My main concern is that the words of my dictionary are often very similar. Here is an example:
DUTZEND [Dutzend] d U ts @ n t
DUTZEND [Dutzend] d U ts n= t
DUTZENDE [Dutzende] d U ts @ n d @
DUTZENDE [Dutzende] d U ts n= d @
DUTZENDEN [Dutzenden] d U ts @ n d @ n
DUTZENDEN [Dutzenden] d U ts n= d @ n
DUTZENDEN [Dutzenden] d U ts n= d n=
DUTZENDS [Dutzends] d U ts n= ts
Eight entries that are very similar. I think that this is very hard to train successfully. I will have to find out how I can achive my 1000 words goal. Maybe I should reduce the size of the active vocabulary from 8000 words to 1000 words? The result would be that I could use a set of words that aren’t too similar, and thus I would get better recognition results.
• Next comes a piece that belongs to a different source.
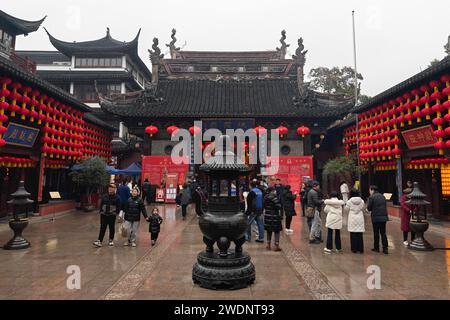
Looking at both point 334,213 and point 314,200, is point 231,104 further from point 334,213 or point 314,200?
point 334,213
And I could sort out short words. Short words are harder to recognize than long words. It is a trick to only train long words, and to leave out the short ones.
I am interested in the following function:
“simon can now import prompts files through the import training data wizard.”
This is a very interesting function for me. I have recorded lots of utterances. They could be imported into simon. But I have one problem: I didn’t define an appropriate grammar. I could use a grammar that uses just one category of words (e.g. all words are marked as noun, it doesn’t matter what they really are; they can be adverbs, adjectives, verbs, etc.). So this could be the way to go.
I think that the 1000 mark goal could be hit with the present vocabulary of 8000 words. Julius allows 20.000 words dictation. So 1000 words is a reasonable goal. When I have reached that goal, I will have to think about the following question: How can I hit the 10.000 words mark? First, I need a bigger lexicon. I don’t want to use BOMP since it would be necessary to write them an email. I prefer to stick to free dictionaries.
Another solution could be that I switch from the German PLS dictionary to the English Voxforge dictionary. I could do the testing in English.